His influences are as vast as the Mississippi, and he has openly acknowledged his debt to them, frequently recording (as in his last two albums) collections of covers made famous by other artists before him. Dylan’s corpus is ecumenical in its ambition to leave nothing out. Much of its uniqueness consists in a refusal to stay put, a relentless quest for surprise. Even a finished song is never really complete: what you hear on the album recording may be nothing like what you hear in concert. In a live performance now, it may be a few bars before you realize that what you’re hearing is “Tangled Up in Blue,” as strange and alive as it ever was. Dylan is a particularly nomadic sort of minstrel, wandering the American musical landscape without ever getting lost, and the forward thrust of his songwriting has always been proportional to the depth of his musical memory. He is always one step ahead of his audience, and one step behind.

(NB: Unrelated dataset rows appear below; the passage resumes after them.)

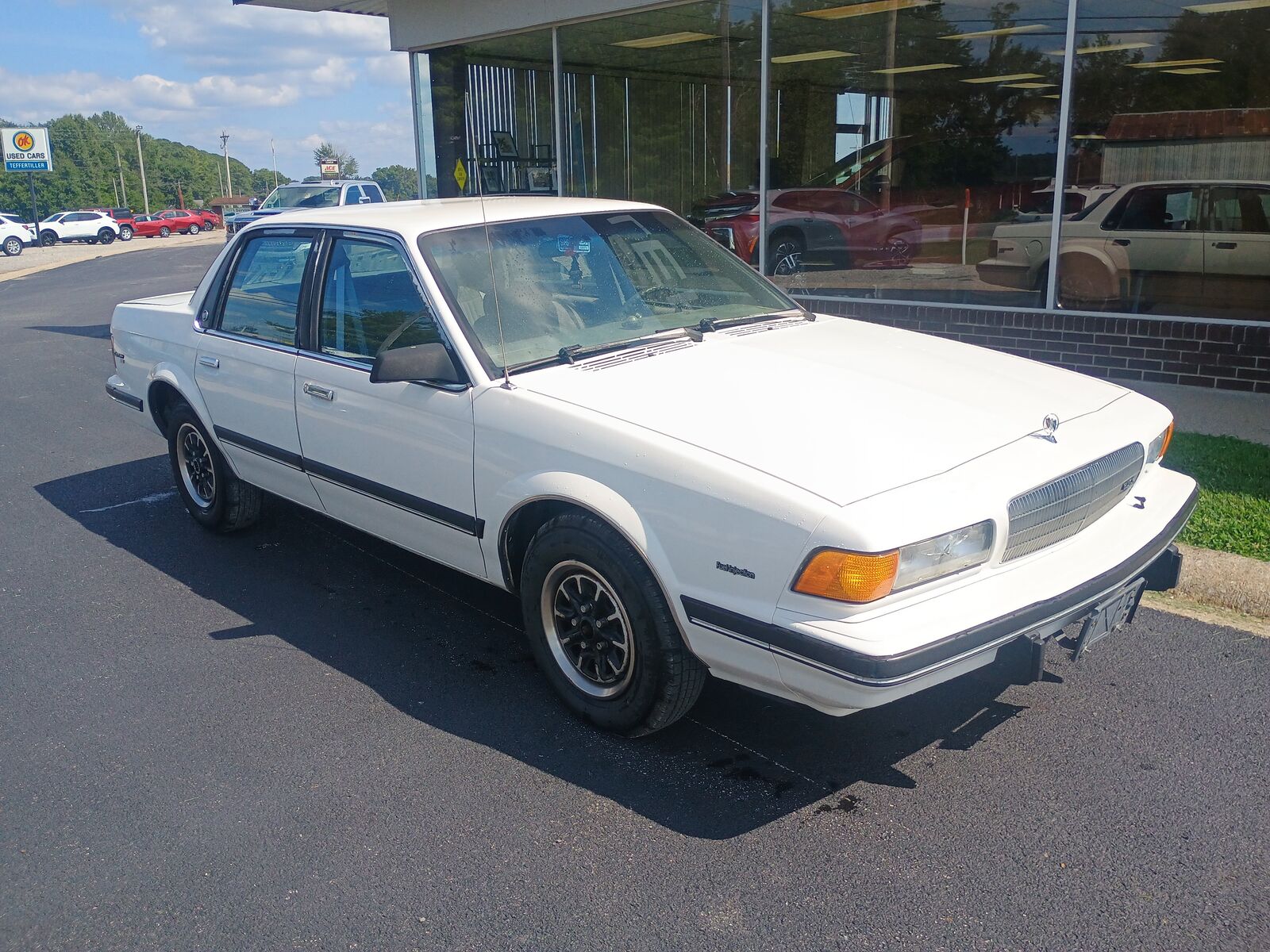 1990 BUICK Century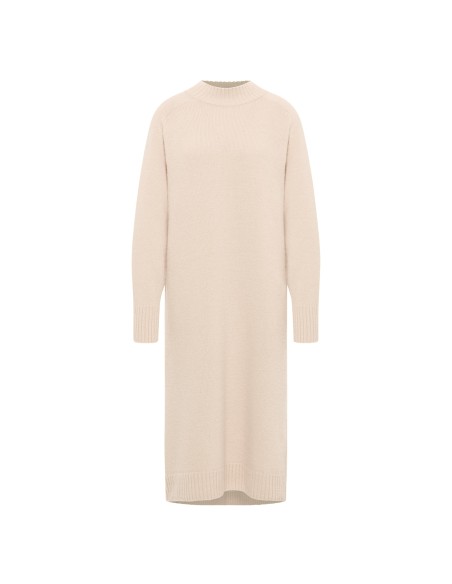 ABITO TRICOT IN LANA E CASHMERE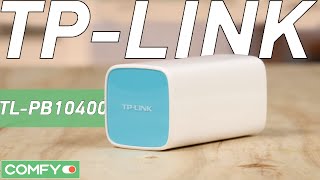 TP-Link TL-PB10400 - відео 4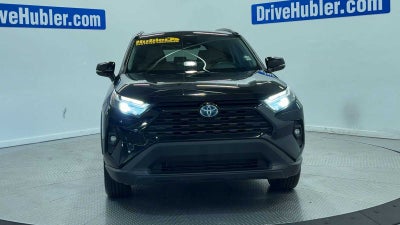 2024 Toyota RAV4 Hybrid XLE Premium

When he was awarded the Nobel Prize for Literature, there was no shortage of understandable grumbling from poets and writers who questioned whether Dylan’s body of work counts as literature. Even if it does, they wondered aloud, was it worthy of the award? It may be true that, read on the page, without the music, Dylan’s lyrics do not compare favorably with the work of other great contemporary writers. But those lyrics cannot be separated from the organism of song. Taking them on their own is like taking the heart out of a body and laying it on the examining table. Even if it could still beat on its own, what good would it be? It is easy to understand why Dylan’s lyrics have been so celebrated—for one thing, it gives those who don’t like his voice something else to admire. But Dylan is not just a writer or a singer. And his voice is not only unique. It is a tradition.